4. Can Mike Adams nail down the eighth inning? The Phillies had a real problem getting the ball to closer Jonathan Papelbon last year. They think they’ve solved the problem with right-hander Adams, who signed a two-year, $12 million deal this offseason. Adams, 34, was one of the best setup relievers in baseball from 2008 through 2011, posting a combined ERA below 2.00 and a WHIP below 1.00. However, in 2012 he was just 5-3 with a 3.27 ERA and a career-high 1.395 WHIP, mainly due to thoracic outlet syndrome. He had offseason surgery to correct the problem, and a full recovery is expected.
5. Who will man the back of the rotation? Both the Nationals and Braves have strong back-of-the-rotation starters, and for the Phillies to be able to overtake either team, their fourth and fifth starters must have success.

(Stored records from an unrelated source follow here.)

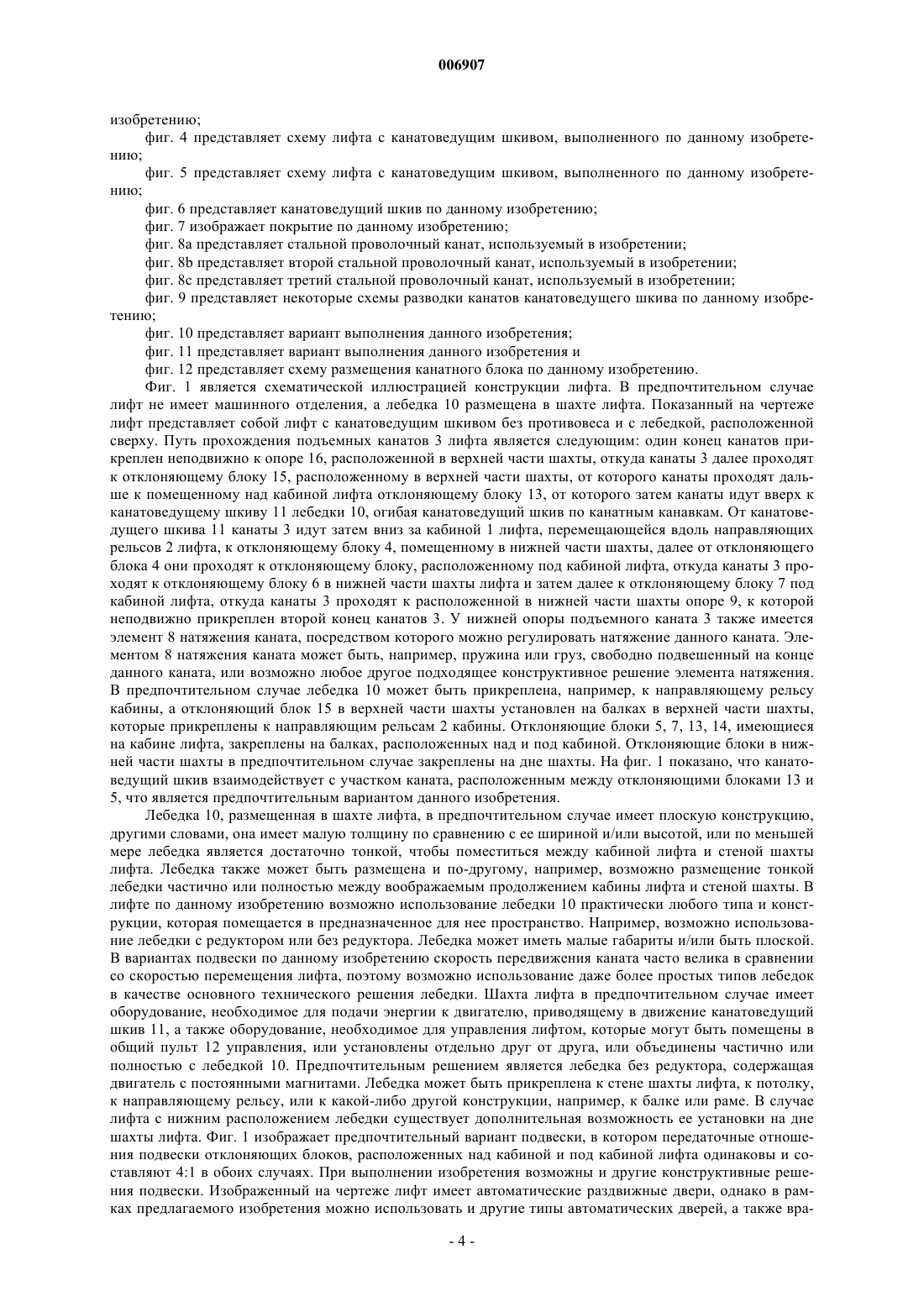 006907

изобретению;

фиг. 4 представляет схему лифта с канатоведущим шкивом, выполненного по данному изобретению;

фиг. 5 представляет схему лифта с канатоведущим шкивом, выполненного по данному изобретению;

фиг. 6 представляет канатоведущий шкив по данному изобретению;

фиг. 7 изображает покрытие по данному изобретению;

фиг. 8a представляет стальной проволочный канат, используемый в изобретении;

фиг. 8b представляет второй стальной проволочный канат, используемый в изобретении;

фиг. 8c представляет третий стальной проволочный канат, используемый в изобретении;

фиг. 9 представляет некоторые схемы разводки канатов канатоведущего шкива по данному изобретению;

фиг. 10 представляет вариант выполнения данного изобретения;

фиг. 11 представляет вариант выполнения данного изобретения и

фиг. 12 представляет схему размещения канатного блока по данному изобретению.

Фиг. 1 является схематической иллюстрацией конструкции лифта. В предпочтительном случае лифт не имеет машинного отделения, а лебедка 10 размещена в шахте лифта. Показанный на чертеже лифт представляет собой лифт с канатоведущим шкивом без противовеса и с лебедкой, расположенной сверху. Путь прохождения подъемных канатов 3 лифта является следующим: один конец канатов прикреплен неподвижно к опоре 16, расположенной в верхней части шахты, откуда канаты 3 далее проходят к отклоняющему блоку 15, расположенному в верхней части шахты, от которого канаты проходят дальше к помещенному над кабиной лифта отклоняющему блоку 13, от которого затем канаты идут вверх к канатоведущему шкиву 11 лебедки 10, огибая канатоведущий шкив по канатным канавкам. От канатоведущего шкива 11 канаты 3 идут затем вниз за кабиной 1 лифта, перемещающейся вдоль направляющих рельсов 2 лифта, к отклоняющему блоку 4, помещенному в нижней части шахты, далее от отклоняющего блока 4 они проходят к отклоняющему блоку, расположенному под кабиной лифта, откуда канаты 3 проходят к отклоняющему блоку 6 в нижней части шахты лифта и затем далее к отклоняющему блоку 7 под кабиной лифта, откуда канаты 3 проходят к расположенной в нижней части шахты опоре 9, к которой неподвижно прикреплен второй конец канатов 3. У нижней опоры подъемного каната 3 также имеется элемент 8 натяжения каната, посредством которого можно регулировать натяжение данного каната. Элементом 8 натяжения каната может быть, например, пружина или груз, свободно подвешенный на конце данного каната, или возможно любое другое подходящее конструктивное решение элемента натяжения. В предпочтительном случае лебедка 10 может быть прикреплена, например, к направляющему рельсу кабины, а отклоняющий блок 15 в верхней части шахты установлен на балках в верхней части шахты, которые прикреплены к направляющим рельсам 2 кабины. Отклоняющие блоки 5, 7, 13, 14, имеющиеся на кабине лифта, закреплены на балках, расположенных над и под кабиной. Отклоняющие блоки в нижней части шахты в предпочтительном случае закреплены на дне шахты. На фиг. 1 показано, что канатоведущий шкив взаимодействует с участком каната, расположенным между отклоняющими блоками 13 и 5, что является предпочтительным вариантом данного изобретения.

Лебедка 10, размещенная в шахте лифта, в предпочтительном случае имеет плоскую конструкцию, другими словами, она имеет малую толщину по сравнению с ее шириной и/или высотой, или по меньшей мере лебедка является достаточно тонкой, чтобы поместиться между кабиной лифта и стеной шахты лифта. Лебедка также может быть размещена и по-другому, например, возможно размещение тонкой лебедки частично или полностью между воображаемым продолжением кабины лифта и стеной шахты. В лифте по данному изобретению возможно использование лебедки 10 практически любого типа и конструкции, которая помещается в предназначенное для нее пространство. Например, возможно использование лебедки с редуктором или без редуктора. Лебедка может иметь малые габариты и/или быть плоской. В вариантах подвески по данному изобретению скорость передвижения каната часто велика в сравнении со скоростью перемещения лифта, поэтому возможно использование даже более простых типов лебедок в качестве основного технического решения лебедки. Шахта лифта в предпочтительном случае имеет оборудование, необходимое для подачи энергии к двигателю, приводящему в движение канатоведущий шкив 11, а также оборудование, необходимое для управления лифтом, которые могут быть помещены в общий пульт 12 управления, или установлены отдельно друг от друга, или объединены частично или полностью с лебедкой 10. Предпочтительным решением является лебедка без редуктора, содержащая двигатель с постоянными магнитами. Лебедка может быть прикреплена к стене шахты лифта, к потолку, к направляющему рельсу, или к какой-либо другой конструкции, например, к балке или раме. В случае лифта с нижним расположением лебедки существует дополнительная возможность ее установки на дне шахты лифта. Фиг. 1 изображает предпочтительный вариант подвески, в котором передаточные отношения подвески отклоняющих блоков, расположенных над кабиной и под кабиной лифта одинаковы и составляют 4:1 в обоих случаях. При выполнении изобретения возможны и другие конструктивные решения подвески. Изображенный на чертеже лифт имеет автоматические раздвижные двери, однако в рамках предлагаемого изобретения можно использовать и другие типы автоматических дверей, а также вра-

- 4 -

Between Kyle Kendrick, one of the more underrated starters in the league, and lefty John Lannan, who at one point anchored the Nationals’ rotation, the Phillies might have what they need.
Look, going for it one last time was probably the right move for Amaro, especially with two wild-card berths now in play. But I’m not sure they’ll be able to have a better record in the NL than the Nationals, Braves, Cincinnati Reds, St. Louis Cardinals, San Francisco Giants and Los Angeles Dodgers. If things don’t improve by the All-Star break, dismantling the team is the only way they’ll be able to keep up in the NL East over the next five years.